As @ThomasPornin said, the color of the hat is primarily determined by the intents of its wearer.
@Gilles No way except for inference from how they present their inquiry, unfortunately. Again, this is why the question was eventually edited and re-opened.
@Gilles I have upvoted your meta post - laid out like that I definitely approve. I need to go and check to see the questions we closed for being black hat - from memory they did always seem to be around intent, or general crapness (ie I want to hack into someone's account - how can I do it"
@Gilles In short, if the vulnerability can't be found in the NVD, Secunia, etc., any discussion regarding its details or methods of exploit doesn't belong here.
@Gilles That's very different from discussion about an actual 0-day.
@Iszi Almost any practical security question can be perceived as "how can I break this?" or as "how could someone else break into my system?"
@Iszi "The question has no use for a white-hat." I disagree. In fact, I don't think there is anything that a "white hat" should ignore.

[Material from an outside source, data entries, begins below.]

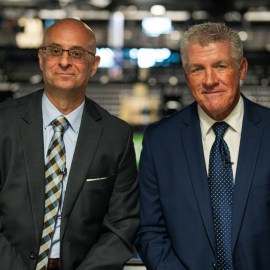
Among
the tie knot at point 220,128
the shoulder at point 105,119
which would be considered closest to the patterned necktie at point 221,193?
the tie knot at point 220,128

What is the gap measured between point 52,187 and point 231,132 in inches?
29.7

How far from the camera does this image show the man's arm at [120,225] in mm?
2279

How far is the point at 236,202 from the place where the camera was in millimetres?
2180

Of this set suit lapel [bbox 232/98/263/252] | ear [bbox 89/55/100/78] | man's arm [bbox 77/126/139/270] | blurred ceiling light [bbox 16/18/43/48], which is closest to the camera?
suit lapel [bbox 232/98/263/252]

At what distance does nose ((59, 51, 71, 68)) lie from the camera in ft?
7.40

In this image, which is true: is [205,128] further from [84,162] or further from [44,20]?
[44,20]

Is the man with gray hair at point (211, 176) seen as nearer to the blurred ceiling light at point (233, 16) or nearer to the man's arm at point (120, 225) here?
the man's arm at point (120, 225)

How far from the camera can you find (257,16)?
849 cm

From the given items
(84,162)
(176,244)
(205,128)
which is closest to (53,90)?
(84,162)

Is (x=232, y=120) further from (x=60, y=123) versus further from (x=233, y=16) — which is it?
(x=233, y=16)

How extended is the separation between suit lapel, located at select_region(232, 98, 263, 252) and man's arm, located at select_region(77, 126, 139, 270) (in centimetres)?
45

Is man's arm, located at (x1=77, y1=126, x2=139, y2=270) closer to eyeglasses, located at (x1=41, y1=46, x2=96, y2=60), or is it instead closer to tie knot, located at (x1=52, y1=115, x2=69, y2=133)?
tie knot, located at (x1=52, y1=115, x2=69, y2=133)

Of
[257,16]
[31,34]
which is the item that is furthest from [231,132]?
[257,16]

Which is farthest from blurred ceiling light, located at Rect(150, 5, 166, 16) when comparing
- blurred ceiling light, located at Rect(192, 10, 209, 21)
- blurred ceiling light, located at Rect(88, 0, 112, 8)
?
blurred ceiling light, located at Rect(88, 0, 112, 8)
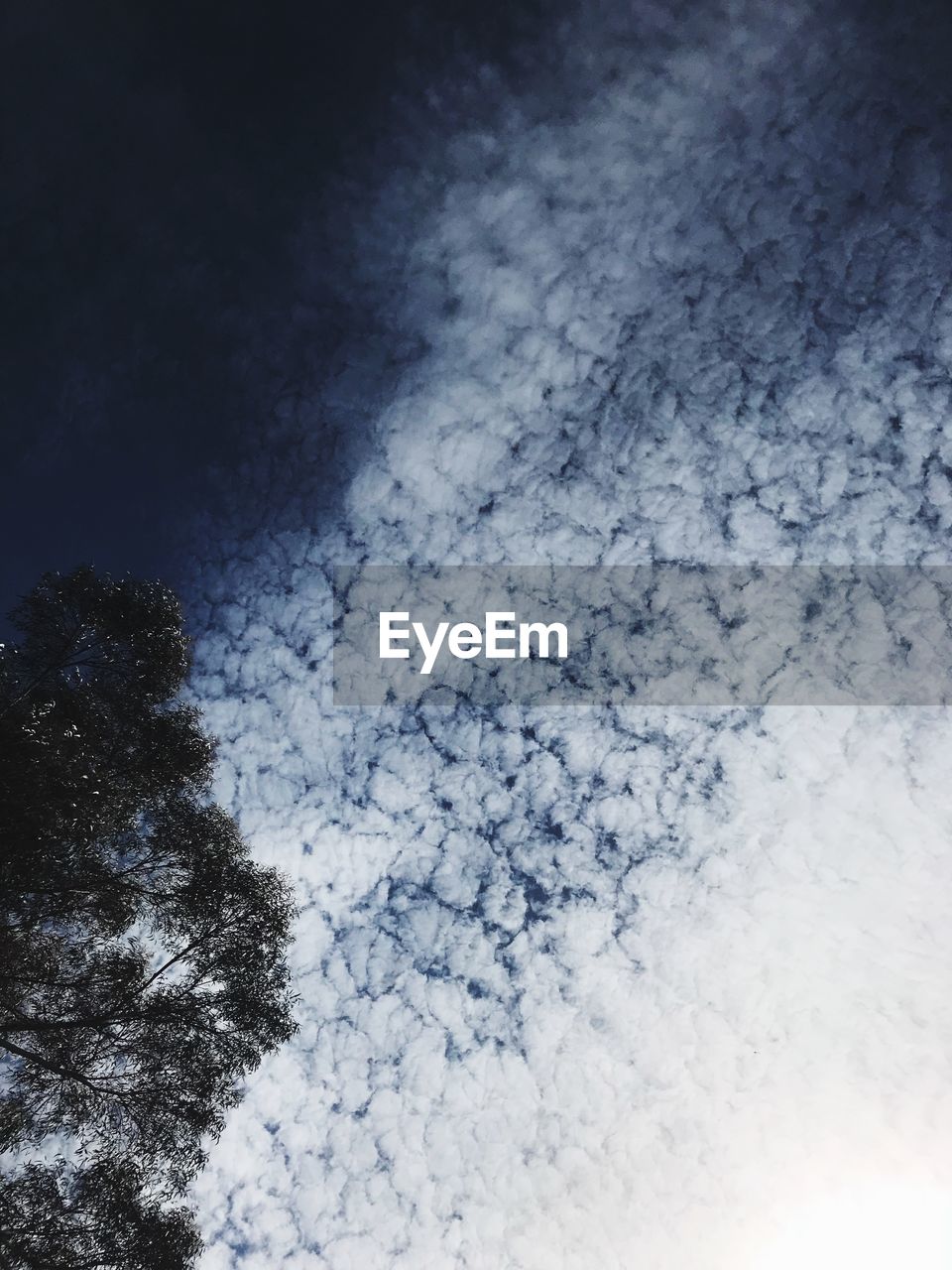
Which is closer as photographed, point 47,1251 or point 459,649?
point 47,1251

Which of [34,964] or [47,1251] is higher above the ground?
[34,964]

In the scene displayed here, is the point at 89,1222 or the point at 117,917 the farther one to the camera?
the point at 117,917

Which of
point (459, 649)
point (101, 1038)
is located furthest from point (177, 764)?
point (459, 649)

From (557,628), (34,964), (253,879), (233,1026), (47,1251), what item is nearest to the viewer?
(47,1251)

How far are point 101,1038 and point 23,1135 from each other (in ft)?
4.89

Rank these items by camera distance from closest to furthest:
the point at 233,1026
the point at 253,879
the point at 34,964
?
the point at 34,964 < the point at 233,1026 < the point at 253,879

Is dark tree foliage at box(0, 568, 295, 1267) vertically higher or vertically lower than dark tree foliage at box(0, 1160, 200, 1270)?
higher

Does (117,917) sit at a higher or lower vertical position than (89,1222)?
higher

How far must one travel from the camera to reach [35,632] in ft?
28.6

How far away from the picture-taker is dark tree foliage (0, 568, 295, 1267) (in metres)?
7.49

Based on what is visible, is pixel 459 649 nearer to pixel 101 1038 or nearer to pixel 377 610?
pixel 377 610

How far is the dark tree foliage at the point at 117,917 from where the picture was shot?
7.49 meters

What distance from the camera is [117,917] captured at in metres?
8.56

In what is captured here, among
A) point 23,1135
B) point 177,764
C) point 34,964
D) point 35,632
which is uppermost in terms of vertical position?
point 35,632
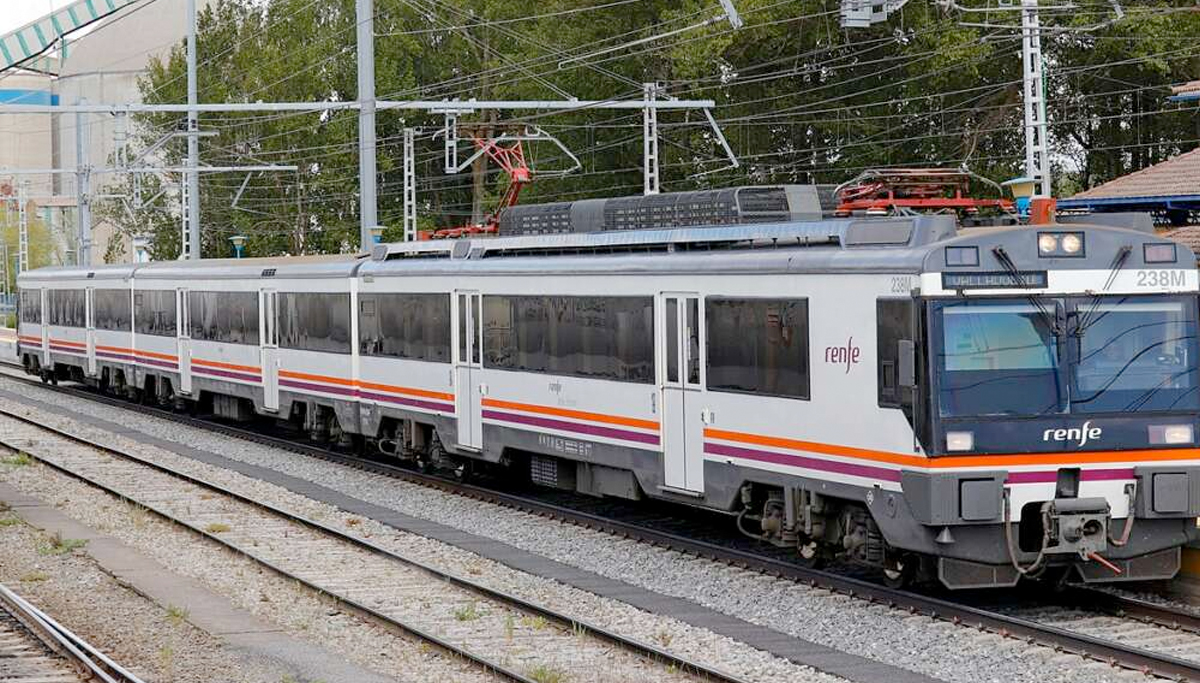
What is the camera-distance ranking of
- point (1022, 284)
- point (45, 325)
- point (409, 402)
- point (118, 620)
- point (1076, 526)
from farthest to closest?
point (45, 325)
point (409, 402)
point (118, 620)
point (1022, 284)
point (1076, 526)

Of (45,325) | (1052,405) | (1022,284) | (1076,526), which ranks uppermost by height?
(1022,284)

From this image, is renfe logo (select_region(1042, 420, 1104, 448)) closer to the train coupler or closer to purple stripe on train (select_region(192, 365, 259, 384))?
the train coupler

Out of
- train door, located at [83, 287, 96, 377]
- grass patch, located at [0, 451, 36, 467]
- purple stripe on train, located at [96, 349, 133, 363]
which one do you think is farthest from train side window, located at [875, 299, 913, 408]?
train door, located at [83, 287, 96, 377]

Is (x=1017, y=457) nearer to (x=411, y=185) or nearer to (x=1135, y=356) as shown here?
(x=1135, y=356)

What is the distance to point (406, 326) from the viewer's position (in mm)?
22453

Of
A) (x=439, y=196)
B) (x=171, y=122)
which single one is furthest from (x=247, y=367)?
(x=171, y=122)

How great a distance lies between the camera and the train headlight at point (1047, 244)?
1292cm

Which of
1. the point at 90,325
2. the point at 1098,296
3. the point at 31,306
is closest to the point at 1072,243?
the point at 1098,296

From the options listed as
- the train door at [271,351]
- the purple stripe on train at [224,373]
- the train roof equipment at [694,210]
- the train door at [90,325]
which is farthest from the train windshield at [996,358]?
the train door at [90,325]

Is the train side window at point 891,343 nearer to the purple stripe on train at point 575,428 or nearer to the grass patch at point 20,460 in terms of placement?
the purple stripe on train at point 575,428

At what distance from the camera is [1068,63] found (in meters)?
46.3

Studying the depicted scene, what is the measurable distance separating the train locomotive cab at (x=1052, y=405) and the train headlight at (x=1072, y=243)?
0.02 metres

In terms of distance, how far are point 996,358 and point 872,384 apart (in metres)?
0.95

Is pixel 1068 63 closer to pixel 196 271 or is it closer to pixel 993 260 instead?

He doesn't have to know everything, but nothing should be forbidden.
Consider this question: how do I protect my Web app against SQL injection?
I could very well be a blackhat question.
Given the answer: the best approach is to use (...) a blackhat might read that as: any site that does not use this approach might be vulnerable, I will try to break these.
Given the answer: filtering " does not work, a blackhat might think: let's attack websites which just filter "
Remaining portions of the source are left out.